After thinking about this more, I think we should keep both pools for non-blocking and blocking tasks.

Simple usage does not require both. An user with few async tasks will just post them to blocking pool and everything will be fine. Since non-blocking tasks can be posted to blocking pool, blocking tasks to non-blocking must not (it would be good to have at least some best afford detection of this).

However problems arise when an user has many tasks to process. If all of them are just fed to blocking pool it will have bad performance (context switching) as it will try to create thread for every task. It can also deadlock when all tasks which were able to obtain a thread are blocked on tasks in queue.

If nonblocking tasks dominate then it's good approach to post [non-]blocking tasks to their particular pools, then it's naturally throttled by the nonblocking pool (which has a thread per cpu core and executes as fast as possible). Remaining tasks are on blocking pool which can keep up since the assumption for this case is that there is not many of them.

If there is more than little of blocking tasks then they need to be throttled with other mechanism (which is why we should provide one). Currently users can create extra pools, which is far from ideal since it creates another threads. Or they can create pools of actors to represent e.g. a pool of 10 DB connections, which can be somewhat heavy weight.

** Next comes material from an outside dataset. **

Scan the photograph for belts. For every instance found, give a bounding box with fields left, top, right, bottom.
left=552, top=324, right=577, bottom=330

For the problems described above I think we should keep both pools and do a much better job on education of our users how to use them properly, and we should prototype some throttling tools.

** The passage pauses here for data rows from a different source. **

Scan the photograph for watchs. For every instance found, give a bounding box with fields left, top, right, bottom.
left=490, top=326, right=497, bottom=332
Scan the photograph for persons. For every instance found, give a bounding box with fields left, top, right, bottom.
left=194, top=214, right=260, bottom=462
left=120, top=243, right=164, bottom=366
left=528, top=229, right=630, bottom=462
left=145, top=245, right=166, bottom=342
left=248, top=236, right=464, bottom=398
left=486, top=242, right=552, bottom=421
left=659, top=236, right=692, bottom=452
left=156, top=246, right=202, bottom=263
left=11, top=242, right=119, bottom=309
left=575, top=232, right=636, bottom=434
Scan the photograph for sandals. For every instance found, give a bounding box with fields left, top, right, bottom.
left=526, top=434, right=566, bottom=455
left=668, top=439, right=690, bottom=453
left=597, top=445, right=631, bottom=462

We currently have nice shortcuts using Symbols executor: :io and executor: :fast which would be lost if nonblocking pool is removed. For non-blocking pool it would have to be always a reference.

Fast/io, Non-/blocking names don't feel good, would you have other ideas?

  • Cancellation: This is not a high priority. It can be added after 2.0 is released.
  • Throttling: This is not a high priority. It can be added after 2.0 is released.

Yeah we do not have to have stable solution, but a prototype should be in place for 2.0, users have asked for both. I already have working prototypes.

jdantonio commented 8 years ago

I meant to suggest to remove Obligation in light of new Promises, Future and Event are targeting to replace all other classes using Obligation. If there are some classes using it

Other classes are using it but I'd rather enforce the contract through common tests. The module itself has become unwieldy.

we did not formulate how do we test or otherwise ensure that the require statements are correct

We don't need to test it. So long as every developer makes an concerted effort to require its direct dependencies we'll be fine. We'll probably miss something occasionally, and that's OK. When we receive PRs like #551 we'll merge them. Eventually we'll get there. Please do not push on this issue any more. I have made my decision.

If nonblocking tasks dominate then it's good approach to post [non-]blocking tasks to their particular pools

Any user experiencing this will be able to create their own thread pool and use the :executor option to post to that pool. We don't have to create a global thread pool for them.

do a much better job on education of our users how to use them properly

Users with the knowledge to understand the difference will also have the knowledge to create their own thread pool and use the :executor option. If we want to create a convenience method that creates a thread pool with one thread per processor I'm OK with it. But I don't want a second global thread pool. I've made my decision.

[Cancellation/Throttling] but a prototype should be in place for 2.0

We can prototype in Edge. If you get this done in time for 2.0 then we can consider releasing them, but if they aren't ready when 2.0 is ready I don't want to delay 2.0 until they are done. Which I hope you would agree with--you are the one who wants to move fast on 2.0.

chrisseaton commented 2 years ago

A lot of time's passed. We'll re-evaluate what we want from 2.0 in the future.